Samsung has announced a new breakthrough in HDD areal density, pushing up to one terabyte of data per platter in a new line of drives being shown off at this year's CeBIT convention in Hanover, Germany. The company demonstrated a 3.5-inch two-terabyte, two-platter model during the event that will launch as part of its Spinpoint EcoGreen series of drives featuring 5400RPM spindle speeds, 32MB of cache and SATA 6Gbps connectivity.

The achievement will eventually lead to lower cost, high-speed 3TB and 4TB models. But the bump in platter densities isn't just for desktop class drives, as Samsung is also showing 1TB 2.5-inch HDDs for laptops, which integrate two 500GB platters along a 8MB cache and 3Gbps SATA interface. The upshot is that this new drive will be standard-sized for compatibility with most laptops rather than 12.5mm tall as last year's model.

The 1TB notebook drive could debut as early as April, according to reports, while an estimated launch date or price for the newest member of Samsung's Spinpoint EcoGreen (5400 RPM) desktop series remains unknown.

Permalink to story.

 
yeeeeeeeeeeeeessssss. Now my dream would be half height one platter 7200RPM 1TB drives like they had in the older days (the half height drives, not the 1 TB drives). Talk about drive density while having less data at risk per drive. The 2.5" 1TB is nice too, but a halfheight 3.5" would be faster. =3
 
dcrosenthal said:
I agree... Wonder when SDD will ever go down...

They will, but while we have the "more speed" hysteria it will go soooooo slow, i had been happy since they got to 200MB/S since its not only the read/write speed increase, but also the huge improve in those time seeks and not less important the noise elimination!. Even if they had a 50MB read/write speed like most of the standard HDD's its a huge improvement on time seeks and the "lag" when you are multi reading/writing or when Windows decides to do who knows what in the background (specially when you are playing >.>), so yeah it sux to have to wait >:\
 
Wasn't it just a few months ago that Western Digital reached 500GBs per platter? We could see a comeback for HDDs in general.
 
It's something to keep us going while SSDs improve. :)

I think they complement them very well even when you do have one.

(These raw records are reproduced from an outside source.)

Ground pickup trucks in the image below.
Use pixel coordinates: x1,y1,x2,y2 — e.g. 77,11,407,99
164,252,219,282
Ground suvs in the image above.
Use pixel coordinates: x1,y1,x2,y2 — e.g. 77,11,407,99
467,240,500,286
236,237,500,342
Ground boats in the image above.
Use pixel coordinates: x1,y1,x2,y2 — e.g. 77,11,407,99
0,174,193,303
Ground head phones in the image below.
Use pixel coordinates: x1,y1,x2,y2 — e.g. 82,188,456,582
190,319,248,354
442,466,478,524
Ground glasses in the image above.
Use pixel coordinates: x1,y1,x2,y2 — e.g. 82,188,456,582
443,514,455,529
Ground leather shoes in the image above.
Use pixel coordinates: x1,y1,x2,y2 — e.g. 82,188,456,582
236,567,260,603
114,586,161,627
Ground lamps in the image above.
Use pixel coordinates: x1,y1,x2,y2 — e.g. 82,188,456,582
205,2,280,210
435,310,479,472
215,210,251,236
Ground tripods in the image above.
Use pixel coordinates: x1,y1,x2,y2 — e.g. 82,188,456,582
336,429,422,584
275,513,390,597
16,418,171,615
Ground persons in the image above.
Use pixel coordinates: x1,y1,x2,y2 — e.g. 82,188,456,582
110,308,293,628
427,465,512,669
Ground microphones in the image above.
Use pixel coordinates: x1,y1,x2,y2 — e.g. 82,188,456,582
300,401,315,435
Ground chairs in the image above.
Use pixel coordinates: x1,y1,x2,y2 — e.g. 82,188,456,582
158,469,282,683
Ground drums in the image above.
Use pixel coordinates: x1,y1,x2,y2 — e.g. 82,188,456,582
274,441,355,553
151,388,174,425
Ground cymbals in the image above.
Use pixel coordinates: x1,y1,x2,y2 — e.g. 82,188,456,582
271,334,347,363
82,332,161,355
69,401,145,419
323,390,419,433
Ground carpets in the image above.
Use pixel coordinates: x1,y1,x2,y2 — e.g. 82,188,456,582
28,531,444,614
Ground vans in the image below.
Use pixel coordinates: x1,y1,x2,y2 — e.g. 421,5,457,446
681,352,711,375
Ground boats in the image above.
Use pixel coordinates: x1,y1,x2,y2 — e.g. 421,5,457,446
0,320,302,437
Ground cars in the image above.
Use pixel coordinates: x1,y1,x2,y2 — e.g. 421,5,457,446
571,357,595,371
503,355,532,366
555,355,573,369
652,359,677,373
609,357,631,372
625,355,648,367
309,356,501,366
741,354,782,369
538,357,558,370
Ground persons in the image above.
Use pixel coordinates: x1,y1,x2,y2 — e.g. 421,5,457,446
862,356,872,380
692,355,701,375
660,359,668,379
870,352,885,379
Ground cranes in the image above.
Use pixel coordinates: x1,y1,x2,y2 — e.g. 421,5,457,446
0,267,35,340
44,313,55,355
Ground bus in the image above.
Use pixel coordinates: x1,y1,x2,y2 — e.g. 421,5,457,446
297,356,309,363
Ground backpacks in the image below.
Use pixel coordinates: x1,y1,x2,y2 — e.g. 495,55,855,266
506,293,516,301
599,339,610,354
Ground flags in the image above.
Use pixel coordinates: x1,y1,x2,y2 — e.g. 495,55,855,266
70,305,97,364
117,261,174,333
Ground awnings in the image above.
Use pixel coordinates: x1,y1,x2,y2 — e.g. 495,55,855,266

I've just invested in a Samsung Spinpoint F4, 2TB to use for media storage. I haven't actually made any effort to record transfer speeds whilst in use, but it seems very impressive so far. I'll definitely be ordering a couple more once I have another SSD to use for Linux. Even for those of us with an SSD, we still need big disks for file storage - the traditionally smaller sizes due to cost mean you need somewhere else to store your data, and even apps in some cases.


Wasn't it just a few months ago that Western Digital reached 500GBs per platter? We could see a comeback for HDDs in general.

Mechanical disks are here for a few years to come yet. With the way media is ever increasing (and files sizes along with it), there isn't going to be a more cost effective solution for multi-terabyte storage for the forseeable future.

SSD's are more performance or enthusiast/gaming orientated, besides losing the moving parts (thus making them silent) they have no use in the average users computer, where the additional speed goes to waste - I paid £59 delivered for my 2TB Samsung SpinPoint F4 a week or so ago, whereas the SSD I was considering (OCZ Vertex 2E) cost £130 ish for only 90GB.

With those prices it has no comeback to make, it hasn't gone anywhere in the first place!